Однако принц видел, как его страну захватывает всеобщее озлобление. Разве не должен был он верить, как истинный англичанин, в фантастические истории, что немецкие солдаты в Бельгии отрубают детям кисти рук? Разве не знал, что рентгеновские лучи, которые использовали во всех английских военных госпиталях, утратили имя своего немецкого создателя, переименованные в лучи X? Разве лорд Холдейн не лишился государственной должности за то, что некогда признал Германию своей духовной родиной? Если у вас была немецкая овчарка, в ваших интересах было переименовать ее в эльзасскую. Только капитаны военной промышленности сохраняли нейтралитет, и накапливали миллионы, невозмутимо продавая вооружение как своим, так и чужим.
Из уст своего отца принц Эдуард никогда не слышал германофильских речей; даже из Гейдельберга Георг вынес лишь раздражение тем обстоятельством, что вынужден был изучать там «их ужасный язык». И все-таки королю Георгу понадобилось три года, прошедших с начала войны, чтобы решить раз и навсегда избавиться от своих немецких предков, забыв всех ганноверцев, брауншвейгцев и веттингенцев, и именовать отныне свою династию Виндзорским королевским домом, а не Кобургской династией.
В октябре 1914 года принц не выдержал. Облачившись в солдатскую форму, он отправился на Уайтхолл и приказал доложить о себе Китченеру. Они были наедине — главнокомандующий британских армий, который, разбив войска Махди и отомстив за Гордона[11], стал кем-то вроде национального героя, и наследник британского престола; один — фельдмаршал, другой — простой солдат. Позднее Китченер рассказывал, как сильно он был растроган, вновь увидев «самые привлекательные черты короля Эдуарда… повторившиеся в юном принце Уэльском». Когда он сказал, что не может отпустить его на фронт, принц ответил:
— Если меня убьют — неважно! У меня четверо братьев.
Вместо того чтобы ужаснуться подобному предложению, что было естественно, Китченер возразил ему как истинный солдат:
— Будь я уверен, что вас убьют, не знаю, нашлись бы у меня веские причины вас удерживать. Лишь одного я не могу допустить — чтобы враг получил шанс взять вас в плен, и этот шанс будет реален до тех пор, пока наши позиции не будут укреплены.

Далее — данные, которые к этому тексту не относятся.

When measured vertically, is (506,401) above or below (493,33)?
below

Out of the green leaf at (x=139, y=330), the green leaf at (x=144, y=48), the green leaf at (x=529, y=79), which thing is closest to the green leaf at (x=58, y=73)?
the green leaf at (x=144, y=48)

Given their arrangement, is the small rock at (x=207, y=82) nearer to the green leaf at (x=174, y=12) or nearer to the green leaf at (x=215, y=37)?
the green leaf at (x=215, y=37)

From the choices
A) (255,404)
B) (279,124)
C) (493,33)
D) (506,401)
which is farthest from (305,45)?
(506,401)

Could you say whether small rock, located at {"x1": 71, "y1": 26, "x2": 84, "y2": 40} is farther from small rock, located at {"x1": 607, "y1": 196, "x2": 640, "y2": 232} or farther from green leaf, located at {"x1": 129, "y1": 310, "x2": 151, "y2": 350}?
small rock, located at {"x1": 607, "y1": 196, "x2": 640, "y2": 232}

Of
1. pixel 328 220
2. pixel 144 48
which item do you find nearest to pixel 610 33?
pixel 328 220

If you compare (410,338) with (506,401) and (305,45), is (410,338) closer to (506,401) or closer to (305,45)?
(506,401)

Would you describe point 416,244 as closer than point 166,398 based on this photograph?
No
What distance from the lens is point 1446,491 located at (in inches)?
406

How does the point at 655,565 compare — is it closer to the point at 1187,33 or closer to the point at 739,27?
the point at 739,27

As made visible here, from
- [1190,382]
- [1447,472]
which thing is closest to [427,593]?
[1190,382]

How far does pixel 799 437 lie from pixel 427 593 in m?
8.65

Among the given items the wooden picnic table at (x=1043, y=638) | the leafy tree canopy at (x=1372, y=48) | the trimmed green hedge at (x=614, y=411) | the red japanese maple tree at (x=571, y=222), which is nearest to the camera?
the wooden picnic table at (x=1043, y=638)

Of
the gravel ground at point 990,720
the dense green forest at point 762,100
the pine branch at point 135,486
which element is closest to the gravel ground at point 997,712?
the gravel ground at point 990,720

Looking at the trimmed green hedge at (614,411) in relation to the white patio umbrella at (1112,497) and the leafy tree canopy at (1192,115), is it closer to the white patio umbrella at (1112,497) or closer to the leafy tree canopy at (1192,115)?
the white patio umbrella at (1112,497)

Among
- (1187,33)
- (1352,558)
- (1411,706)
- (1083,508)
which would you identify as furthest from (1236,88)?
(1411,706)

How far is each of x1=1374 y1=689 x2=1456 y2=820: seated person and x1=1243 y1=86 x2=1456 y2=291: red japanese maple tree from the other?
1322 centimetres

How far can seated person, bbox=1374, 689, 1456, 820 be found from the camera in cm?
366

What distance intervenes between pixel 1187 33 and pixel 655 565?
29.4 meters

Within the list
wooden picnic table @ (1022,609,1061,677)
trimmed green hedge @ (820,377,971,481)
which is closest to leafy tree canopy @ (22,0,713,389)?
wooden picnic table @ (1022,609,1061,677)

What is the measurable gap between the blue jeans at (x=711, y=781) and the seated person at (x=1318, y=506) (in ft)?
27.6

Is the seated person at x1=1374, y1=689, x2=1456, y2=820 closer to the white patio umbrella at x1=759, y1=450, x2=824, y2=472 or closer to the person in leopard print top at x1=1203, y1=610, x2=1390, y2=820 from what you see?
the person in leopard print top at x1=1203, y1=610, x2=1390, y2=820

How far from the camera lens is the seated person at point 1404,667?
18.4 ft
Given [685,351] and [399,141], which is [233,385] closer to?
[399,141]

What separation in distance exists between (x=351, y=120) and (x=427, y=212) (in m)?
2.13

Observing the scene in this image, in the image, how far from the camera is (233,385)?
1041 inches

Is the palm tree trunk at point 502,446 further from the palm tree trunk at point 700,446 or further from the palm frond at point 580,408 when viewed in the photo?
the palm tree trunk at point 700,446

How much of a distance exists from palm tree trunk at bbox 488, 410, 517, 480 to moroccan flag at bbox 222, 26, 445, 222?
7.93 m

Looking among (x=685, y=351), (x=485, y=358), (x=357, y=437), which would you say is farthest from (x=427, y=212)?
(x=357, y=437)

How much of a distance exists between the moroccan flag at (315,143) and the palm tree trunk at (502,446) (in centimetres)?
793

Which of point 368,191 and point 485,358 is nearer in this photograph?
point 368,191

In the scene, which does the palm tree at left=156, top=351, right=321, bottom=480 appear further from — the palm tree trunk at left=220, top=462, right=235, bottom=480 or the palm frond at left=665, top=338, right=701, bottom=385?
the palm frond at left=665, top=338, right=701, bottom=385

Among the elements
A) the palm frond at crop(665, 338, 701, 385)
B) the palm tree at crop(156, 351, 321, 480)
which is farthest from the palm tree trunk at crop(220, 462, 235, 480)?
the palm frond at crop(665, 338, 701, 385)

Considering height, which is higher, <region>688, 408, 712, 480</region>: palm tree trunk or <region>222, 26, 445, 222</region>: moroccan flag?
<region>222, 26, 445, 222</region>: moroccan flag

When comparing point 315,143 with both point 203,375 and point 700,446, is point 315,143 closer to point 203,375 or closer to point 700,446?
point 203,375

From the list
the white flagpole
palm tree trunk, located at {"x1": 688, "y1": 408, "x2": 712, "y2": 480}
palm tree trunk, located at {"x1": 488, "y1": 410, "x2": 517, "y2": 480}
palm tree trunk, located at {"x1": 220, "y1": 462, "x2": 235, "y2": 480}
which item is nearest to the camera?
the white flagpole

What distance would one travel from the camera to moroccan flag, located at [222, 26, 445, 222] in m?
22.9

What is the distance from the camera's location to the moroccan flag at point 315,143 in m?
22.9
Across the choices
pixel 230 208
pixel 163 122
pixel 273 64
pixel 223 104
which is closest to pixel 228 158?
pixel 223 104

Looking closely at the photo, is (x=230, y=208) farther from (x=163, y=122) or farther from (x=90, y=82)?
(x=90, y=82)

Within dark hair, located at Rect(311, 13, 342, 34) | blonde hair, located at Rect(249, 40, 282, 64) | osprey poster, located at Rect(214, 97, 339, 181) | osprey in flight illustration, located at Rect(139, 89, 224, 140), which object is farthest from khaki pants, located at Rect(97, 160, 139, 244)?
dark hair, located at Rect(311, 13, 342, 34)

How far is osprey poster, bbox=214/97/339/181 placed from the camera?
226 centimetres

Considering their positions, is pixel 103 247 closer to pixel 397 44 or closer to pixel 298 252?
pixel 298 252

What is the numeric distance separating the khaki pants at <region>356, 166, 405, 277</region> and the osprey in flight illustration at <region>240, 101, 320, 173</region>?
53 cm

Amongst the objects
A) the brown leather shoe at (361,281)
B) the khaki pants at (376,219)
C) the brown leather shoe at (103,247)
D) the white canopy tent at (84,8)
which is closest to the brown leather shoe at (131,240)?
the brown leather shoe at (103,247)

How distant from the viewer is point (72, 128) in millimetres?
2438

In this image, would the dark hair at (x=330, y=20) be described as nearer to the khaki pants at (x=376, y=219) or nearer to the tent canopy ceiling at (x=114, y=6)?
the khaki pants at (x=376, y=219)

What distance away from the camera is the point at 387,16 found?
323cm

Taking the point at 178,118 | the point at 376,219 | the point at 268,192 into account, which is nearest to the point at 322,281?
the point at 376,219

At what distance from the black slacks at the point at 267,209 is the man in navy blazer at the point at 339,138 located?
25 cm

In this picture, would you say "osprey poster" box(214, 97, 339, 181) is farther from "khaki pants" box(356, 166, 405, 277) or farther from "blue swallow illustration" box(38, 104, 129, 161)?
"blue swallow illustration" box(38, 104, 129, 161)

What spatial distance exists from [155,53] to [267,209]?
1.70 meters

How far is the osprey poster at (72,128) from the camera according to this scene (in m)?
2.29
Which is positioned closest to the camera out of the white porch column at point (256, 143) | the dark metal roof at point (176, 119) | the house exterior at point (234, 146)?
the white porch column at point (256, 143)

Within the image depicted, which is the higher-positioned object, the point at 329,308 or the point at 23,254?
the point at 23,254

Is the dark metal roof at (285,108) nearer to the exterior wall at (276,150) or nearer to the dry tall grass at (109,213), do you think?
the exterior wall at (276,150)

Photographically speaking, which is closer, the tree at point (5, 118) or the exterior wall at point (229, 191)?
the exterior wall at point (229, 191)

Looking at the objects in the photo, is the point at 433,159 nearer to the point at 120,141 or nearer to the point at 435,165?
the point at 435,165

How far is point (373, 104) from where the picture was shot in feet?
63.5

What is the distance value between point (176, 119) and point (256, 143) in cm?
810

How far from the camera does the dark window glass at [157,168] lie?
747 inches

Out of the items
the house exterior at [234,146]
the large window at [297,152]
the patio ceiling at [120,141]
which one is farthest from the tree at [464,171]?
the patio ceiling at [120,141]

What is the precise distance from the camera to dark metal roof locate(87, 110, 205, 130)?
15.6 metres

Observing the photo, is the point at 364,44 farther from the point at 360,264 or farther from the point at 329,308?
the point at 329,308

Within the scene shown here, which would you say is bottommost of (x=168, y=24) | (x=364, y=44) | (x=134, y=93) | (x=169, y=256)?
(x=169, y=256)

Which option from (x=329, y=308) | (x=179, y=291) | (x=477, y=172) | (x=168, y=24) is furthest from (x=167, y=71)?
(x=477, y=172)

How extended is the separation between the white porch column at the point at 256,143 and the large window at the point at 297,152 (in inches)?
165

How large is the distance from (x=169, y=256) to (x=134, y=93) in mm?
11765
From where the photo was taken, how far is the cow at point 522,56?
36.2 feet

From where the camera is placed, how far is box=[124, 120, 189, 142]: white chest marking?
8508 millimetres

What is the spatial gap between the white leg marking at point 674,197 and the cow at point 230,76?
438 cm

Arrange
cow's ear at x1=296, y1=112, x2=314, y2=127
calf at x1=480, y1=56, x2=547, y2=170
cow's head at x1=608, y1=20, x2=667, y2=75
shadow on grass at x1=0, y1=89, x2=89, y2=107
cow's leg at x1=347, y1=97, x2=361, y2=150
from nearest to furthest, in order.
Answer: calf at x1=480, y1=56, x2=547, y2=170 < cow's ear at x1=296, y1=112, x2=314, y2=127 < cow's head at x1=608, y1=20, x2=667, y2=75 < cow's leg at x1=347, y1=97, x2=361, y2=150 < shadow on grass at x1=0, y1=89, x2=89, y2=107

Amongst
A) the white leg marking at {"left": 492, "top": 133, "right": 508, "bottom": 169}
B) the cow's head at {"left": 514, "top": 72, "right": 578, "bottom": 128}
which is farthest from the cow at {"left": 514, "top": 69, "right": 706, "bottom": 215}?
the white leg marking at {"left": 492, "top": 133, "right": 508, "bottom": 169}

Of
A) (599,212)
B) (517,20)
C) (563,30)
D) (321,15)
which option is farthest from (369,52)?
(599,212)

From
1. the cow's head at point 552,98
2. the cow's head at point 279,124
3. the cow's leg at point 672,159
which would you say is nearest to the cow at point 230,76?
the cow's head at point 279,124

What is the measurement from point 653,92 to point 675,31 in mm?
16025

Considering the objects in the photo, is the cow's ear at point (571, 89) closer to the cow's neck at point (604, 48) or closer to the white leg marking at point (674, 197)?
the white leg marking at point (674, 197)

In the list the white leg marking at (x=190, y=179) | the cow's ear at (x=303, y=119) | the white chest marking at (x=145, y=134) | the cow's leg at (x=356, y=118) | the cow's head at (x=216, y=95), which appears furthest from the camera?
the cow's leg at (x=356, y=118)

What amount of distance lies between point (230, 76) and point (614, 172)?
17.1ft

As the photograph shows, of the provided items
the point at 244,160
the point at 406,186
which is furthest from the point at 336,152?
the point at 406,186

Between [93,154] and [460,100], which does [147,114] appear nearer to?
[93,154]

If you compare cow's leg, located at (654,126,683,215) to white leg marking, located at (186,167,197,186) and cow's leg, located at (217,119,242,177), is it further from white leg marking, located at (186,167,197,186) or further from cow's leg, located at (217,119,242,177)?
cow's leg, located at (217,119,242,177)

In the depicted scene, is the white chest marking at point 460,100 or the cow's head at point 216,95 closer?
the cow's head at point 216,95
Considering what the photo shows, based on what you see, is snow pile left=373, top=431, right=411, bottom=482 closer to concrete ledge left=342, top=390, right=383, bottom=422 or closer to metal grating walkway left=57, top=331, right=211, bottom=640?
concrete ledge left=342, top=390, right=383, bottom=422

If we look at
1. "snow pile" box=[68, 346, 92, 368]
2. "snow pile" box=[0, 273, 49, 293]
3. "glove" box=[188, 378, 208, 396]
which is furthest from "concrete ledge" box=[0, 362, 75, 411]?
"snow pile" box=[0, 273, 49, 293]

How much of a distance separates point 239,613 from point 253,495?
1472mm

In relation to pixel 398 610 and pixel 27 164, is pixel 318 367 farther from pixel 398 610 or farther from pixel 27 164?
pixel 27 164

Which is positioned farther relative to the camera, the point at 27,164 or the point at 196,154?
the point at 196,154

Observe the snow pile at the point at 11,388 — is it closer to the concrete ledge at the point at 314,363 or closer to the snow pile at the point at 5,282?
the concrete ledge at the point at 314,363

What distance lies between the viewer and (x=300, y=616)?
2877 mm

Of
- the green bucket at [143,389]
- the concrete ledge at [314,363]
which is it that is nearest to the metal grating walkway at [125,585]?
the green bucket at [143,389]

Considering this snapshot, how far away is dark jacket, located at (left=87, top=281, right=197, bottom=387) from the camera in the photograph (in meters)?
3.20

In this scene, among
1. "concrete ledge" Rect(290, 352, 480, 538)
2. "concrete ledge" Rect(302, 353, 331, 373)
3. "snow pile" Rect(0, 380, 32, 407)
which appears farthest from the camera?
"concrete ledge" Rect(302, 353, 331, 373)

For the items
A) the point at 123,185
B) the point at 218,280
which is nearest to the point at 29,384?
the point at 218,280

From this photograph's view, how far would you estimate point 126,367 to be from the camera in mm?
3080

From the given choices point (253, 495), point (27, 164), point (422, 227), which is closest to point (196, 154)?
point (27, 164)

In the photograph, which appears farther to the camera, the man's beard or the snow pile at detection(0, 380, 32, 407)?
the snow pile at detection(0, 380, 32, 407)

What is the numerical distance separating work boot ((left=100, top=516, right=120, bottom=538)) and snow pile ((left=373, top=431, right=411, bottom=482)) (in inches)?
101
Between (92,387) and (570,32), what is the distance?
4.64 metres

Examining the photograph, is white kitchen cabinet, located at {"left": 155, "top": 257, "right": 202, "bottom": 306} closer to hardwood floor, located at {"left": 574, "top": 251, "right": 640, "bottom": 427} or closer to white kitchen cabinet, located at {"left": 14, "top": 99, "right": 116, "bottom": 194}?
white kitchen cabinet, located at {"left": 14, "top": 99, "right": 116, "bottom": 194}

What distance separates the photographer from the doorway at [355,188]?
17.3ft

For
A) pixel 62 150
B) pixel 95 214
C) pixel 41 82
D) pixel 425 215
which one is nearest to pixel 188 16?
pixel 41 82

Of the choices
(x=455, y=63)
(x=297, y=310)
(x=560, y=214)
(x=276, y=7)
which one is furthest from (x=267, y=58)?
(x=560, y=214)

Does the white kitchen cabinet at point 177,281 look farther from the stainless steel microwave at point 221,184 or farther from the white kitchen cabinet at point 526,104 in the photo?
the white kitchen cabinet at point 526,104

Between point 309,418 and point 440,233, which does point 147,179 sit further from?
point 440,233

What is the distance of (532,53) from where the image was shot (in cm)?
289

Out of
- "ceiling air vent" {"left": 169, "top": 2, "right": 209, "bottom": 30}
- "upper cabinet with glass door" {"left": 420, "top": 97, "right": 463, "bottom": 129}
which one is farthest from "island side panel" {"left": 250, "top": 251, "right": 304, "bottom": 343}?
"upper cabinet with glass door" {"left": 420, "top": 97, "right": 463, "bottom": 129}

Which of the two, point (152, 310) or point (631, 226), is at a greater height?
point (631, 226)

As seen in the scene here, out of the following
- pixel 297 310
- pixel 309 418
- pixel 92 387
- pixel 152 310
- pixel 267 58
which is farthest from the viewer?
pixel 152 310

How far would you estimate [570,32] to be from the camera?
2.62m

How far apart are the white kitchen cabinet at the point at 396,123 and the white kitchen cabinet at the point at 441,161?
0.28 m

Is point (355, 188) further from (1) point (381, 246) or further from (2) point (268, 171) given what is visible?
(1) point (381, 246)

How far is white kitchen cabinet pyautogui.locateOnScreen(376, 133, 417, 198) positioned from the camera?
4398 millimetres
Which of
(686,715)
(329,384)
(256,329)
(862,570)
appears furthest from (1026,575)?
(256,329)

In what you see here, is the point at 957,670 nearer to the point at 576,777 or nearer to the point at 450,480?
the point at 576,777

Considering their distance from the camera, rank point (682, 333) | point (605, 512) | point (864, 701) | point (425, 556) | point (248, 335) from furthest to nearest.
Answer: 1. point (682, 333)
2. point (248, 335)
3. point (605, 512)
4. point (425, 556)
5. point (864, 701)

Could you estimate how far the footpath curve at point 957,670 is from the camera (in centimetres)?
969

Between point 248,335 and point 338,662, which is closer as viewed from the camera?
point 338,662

Как писал о нем сэр Джордж Артур, Китченер полагал, что смерть в бою не повод для сожаления, а вот «попасть в плен, даже помимо собственной воли — позор для воина».
Но принц не сдался. Он заручился поддержкой одного из старых друзей своего деда и уговорил его вмешаться. Однако Китченер не давал своего согласия до тех пор, пока не была укреплена линия фронта, на чем он настаивал и раньше. Перед отправкой на фронт Эдуард нанес визит тому самому старому другу, после чего тот писал, что «заметно, как изменился принц со времен нашей последней встречи. В прошлый раз он почти плакал от огорчения при мысли, что ему так и не удастся добиться своего. Вчера же его лицо светилось радостью».